La señora Kinney decía siempre que con la familia no había que comportarse como si fueran invitados, una excusa para entrar en mi casa como Pedro por su casa. Pero ella quería en realidad ambas cosas. No quería ser tratada como una invitada cualquiera, pero sí quería que la acompañara a la puerta cuando se iba. Eso le proporcionaría la oportunidad de cotillear sobre Alex. Lo sabía porque al principio de casarnos, Evelyn me había sorprendido con esta táctica de «divide y vencerás». Ella se levantaba para irse y yo la acompañaba a la puerta. Separadas del grupo, o simplemente lejos de los oídos de James, yo quedaba desprotegida ante sus intentos de sonsacarme algo o de cotillear.
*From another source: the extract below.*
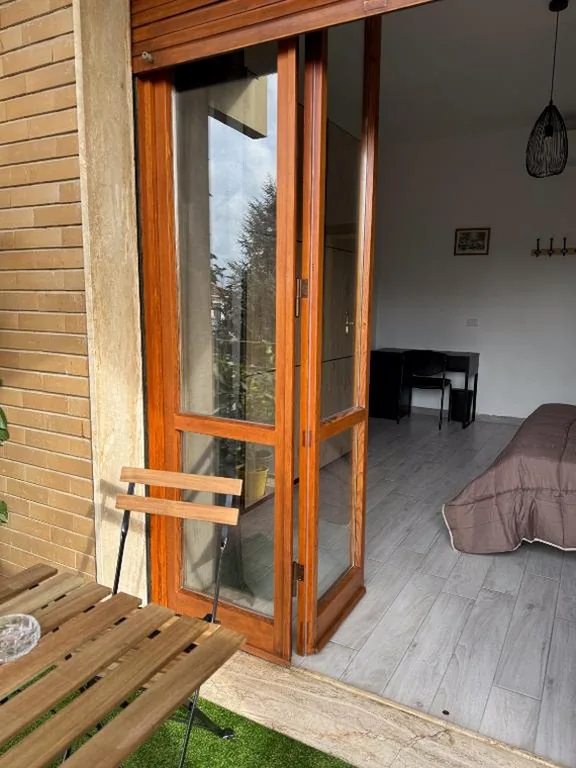 Double Room with Shared Bathroom — Il borghetto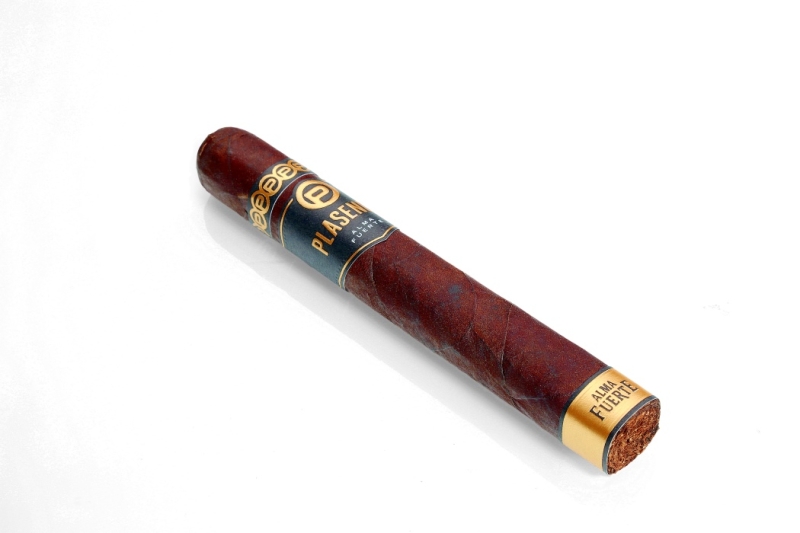 Artikelbild 1 des Artikels “Zigarre Plasencia Alma Fuerte Nestor IV (Toro) “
Había aprendido bien la lección. Y no fingiré que no me proporcionaba una leve satisfacción contrariarla. Si quería quejarse por nuestro invitado, tendría que encontrar a otra a quien irle con el cuento.

Alex esperó a que el rumor del motor de su coche se hubo desvanecido antes de sentarse y mirarme. Aplaudió una vez. Dos. Tres veces.

– Bravo.

– ¿Perdona? -dije yo volviéndome hacia él.

– La has manejado de forma brillante. Bravo.

– No la he manejado -objeté yo.

Alex negó con la cabeza.

– No, no, no. No seas modesta. Evelyn es un hueso duro de roer. Has estado perfecta.

Siempre desconfío cuando alguien me elogia por haber sabido capear el temporal.

– ¿De veras?

– No te has mostrado grosera, pero sí firme. No has permitido que te manipulara ni le has dado lo que quería.